Friday, November 26, 2021

Happy Unthanksgiving and Happy Thanksgiving

Happy Unthanksgiving and Happy Thanksgiving 

You’ve heard this before, and you’ll probably hear it another hundred times this Thanksgiving Holiday. It’s the one thing people tell you about Thanksgiving besides how much they like turkey. What you’ve heard is that Thanksgiving traditionally is a time when we all talk about the things we’re most thankful for.

I don’t know if it’s just me, but I’m not the kind of person who likes to talk about the stuff that makes me Thankful or happy or sad or excited or bored. I keep that sort of stuff pretty much to myself. Maybe it’s just a guy thing. Guys, in my experience, like to play it pretty close to the vest.

This year, however, I’m going to give into the question about what makes me thankful and tell you what makes me thankful.

Before I tell you that, however, I want to tell you something else about myself, something related to my thankfulness. I’m going to tell you what doesn’t make me thankful. Don’t worry. I’ll try to keep this part short.

I’m not thankful for how divided America seems right now. Growing up as a Polish refugee here, I always admired how Americans seemed to work together through crises. That seems gone. I’m also not thankful for the pandemic. I want COVID to just leave, disappear. I’ve had enough of living in the pandemic with its endless spikes in COVID cases and its arguments about vaccinations and masks. I’m also not thankful for climate change. I read this morning that penguins are disappearing because the Antarctic is warming up. I don’t want penguins or elephants or pandas or people to disappear because of climate change. I want my 12-year old granddaughter to be able to tell her kids and grandkids about how much she loves those animals and how they should love them too!

Okay, I’m done talking about what I’m not thankful for. There’s probably a lot more, but I don’t have a lot of space here to yak on and on about it.

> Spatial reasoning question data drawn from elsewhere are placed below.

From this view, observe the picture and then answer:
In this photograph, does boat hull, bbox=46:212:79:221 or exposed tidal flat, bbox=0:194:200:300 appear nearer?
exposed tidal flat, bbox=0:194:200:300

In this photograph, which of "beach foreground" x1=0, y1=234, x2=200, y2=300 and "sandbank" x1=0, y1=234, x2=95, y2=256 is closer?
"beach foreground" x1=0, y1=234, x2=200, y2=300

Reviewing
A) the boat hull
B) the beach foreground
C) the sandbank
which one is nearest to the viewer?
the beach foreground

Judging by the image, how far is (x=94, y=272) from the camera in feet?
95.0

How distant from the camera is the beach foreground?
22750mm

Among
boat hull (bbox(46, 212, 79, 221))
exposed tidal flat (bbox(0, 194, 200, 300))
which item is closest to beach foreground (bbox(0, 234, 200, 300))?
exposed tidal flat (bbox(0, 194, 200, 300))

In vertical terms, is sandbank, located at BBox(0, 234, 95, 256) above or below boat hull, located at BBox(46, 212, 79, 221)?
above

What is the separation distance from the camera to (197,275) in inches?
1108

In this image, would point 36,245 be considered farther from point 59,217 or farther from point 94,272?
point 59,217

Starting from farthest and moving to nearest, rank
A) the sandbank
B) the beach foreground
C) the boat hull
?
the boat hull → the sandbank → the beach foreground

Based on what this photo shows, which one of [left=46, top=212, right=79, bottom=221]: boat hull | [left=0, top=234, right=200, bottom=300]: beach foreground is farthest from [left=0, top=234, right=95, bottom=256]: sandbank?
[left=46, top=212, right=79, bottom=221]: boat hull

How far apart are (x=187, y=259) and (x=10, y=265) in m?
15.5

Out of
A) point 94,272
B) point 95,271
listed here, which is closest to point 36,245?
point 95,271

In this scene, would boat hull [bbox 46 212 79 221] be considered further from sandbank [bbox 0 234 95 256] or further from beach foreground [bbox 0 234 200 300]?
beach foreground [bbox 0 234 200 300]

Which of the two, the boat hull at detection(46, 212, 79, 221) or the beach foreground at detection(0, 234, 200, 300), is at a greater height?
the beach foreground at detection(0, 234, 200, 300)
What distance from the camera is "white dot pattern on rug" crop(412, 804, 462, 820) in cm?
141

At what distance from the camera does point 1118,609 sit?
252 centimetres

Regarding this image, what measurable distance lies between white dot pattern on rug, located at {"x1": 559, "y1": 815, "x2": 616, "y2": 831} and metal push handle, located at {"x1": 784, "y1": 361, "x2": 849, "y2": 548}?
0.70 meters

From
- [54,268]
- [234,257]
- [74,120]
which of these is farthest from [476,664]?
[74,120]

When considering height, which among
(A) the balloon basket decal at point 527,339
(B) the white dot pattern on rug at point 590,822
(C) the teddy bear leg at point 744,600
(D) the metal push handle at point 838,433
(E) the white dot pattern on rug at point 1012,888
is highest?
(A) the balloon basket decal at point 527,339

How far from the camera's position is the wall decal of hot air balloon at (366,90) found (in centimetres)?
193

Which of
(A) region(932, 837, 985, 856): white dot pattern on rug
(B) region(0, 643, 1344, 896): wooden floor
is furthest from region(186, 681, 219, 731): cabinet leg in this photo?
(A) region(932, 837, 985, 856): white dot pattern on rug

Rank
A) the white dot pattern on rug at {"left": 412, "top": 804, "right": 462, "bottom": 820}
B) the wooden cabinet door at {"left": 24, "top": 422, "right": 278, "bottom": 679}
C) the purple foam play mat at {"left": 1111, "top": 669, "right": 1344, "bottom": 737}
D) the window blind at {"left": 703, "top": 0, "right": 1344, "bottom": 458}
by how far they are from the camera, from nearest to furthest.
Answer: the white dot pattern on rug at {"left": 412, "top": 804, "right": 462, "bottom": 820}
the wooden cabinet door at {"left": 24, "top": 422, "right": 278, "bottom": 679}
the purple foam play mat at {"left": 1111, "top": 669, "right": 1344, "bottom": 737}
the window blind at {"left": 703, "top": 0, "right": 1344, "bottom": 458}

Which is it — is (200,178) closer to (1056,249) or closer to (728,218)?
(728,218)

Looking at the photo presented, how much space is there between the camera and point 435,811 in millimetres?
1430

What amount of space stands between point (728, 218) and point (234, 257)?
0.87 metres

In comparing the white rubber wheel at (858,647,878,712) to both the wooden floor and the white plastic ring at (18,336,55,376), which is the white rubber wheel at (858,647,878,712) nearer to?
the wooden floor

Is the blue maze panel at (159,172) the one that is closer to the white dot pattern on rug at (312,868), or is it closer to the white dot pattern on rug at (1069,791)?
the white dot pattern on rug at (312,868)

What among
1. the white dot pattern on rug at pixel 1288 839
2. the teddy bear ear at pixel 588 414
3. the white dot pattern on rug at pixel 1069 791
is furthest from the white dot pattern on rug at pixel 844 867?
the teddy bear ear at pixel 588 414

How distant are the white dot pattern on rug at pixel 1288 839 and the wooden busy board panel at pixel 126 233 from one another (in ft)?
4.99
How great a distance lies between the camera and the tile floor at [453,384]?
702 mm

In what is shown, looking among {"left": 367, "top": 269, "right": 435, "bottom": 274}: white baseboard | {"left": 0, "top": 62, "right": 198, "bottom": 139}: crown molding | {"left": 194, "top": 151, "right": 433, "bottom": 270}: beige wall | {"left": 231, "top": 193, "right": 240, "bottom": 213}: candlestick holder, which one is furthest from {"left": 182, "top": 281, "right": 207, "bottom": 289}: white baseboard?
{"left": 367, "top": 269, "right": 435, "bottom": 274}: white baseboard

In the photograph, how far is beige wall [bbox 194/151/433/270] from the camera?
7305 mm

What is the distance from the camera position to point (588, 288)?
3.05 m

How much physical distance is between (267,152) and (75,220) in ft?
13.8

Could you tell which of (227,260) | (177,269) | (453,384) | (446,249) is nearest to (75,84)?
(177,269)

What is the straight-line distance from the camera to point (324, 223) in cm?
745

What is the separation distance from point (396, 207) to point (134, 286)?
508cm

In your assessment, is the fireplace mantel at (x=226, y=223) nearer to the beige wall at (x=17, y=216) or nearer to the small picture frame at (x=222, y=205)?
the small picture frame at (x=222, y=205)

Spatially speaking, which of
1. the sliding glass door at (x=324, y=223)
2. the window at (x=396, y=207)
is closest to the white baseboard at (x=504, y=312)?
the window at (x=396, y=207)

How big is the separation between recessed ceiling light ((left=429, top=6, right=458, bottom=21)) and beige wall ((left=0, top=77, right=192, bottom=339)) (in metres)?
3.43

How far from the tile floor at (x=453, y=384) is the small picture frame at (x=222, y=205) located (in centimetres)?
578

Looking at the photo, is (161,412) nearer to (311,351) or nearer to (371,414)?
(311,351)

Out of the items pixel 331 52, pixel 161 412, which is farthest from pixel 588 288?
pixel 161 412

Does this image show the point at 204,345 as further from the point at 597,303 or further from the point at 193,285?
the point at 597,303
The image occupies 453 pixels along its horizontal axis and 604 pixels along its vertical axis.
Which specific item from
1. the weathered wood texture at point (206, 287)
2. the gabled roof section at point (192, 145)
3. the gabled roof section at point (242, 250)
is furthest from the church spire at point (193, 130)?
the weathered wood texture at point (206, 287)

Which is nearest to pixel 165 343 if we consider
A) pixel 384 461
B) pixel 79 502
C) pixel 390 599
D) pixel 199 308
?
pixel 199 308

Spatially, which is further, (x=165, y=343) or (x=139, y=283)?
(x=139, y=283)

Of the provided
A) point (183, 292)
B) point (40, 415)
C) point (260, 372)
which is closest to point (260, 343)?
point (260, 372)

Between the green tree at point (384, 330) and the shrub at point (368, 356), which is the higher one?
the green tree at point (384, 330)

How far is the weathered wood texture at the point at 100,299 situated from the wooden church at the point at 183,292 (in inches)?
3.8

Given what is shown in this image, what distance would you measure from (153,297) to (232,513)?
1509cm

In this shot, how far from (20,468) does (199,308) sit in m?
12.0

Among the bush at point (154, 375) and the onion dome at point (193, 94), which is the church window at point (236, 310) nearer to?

So here’s what I’m thankful for.

I’m thankful for my wife Linda whose love has kept me happy and focused for the last 46 years. When I met her I was an alcoholic, drug-taking hippie trying to escape from a life that was completely screwed up. She pointed me in the right direction and helped me become the guy I am. She also gave me a great daughter Lillian and a great granddaughter Lucy. We all live together, and it’s a life that is fun and loving and creative.

What else am I thankful for?

I’m thankful for my writing, my breathing, the trees in my backyard, the way the deer slowly wander through those trees. I’m thankful too for crunchy granola cereal in the morning, wine in the evening, and a granddaughter who loves to practice her ballet everywhere.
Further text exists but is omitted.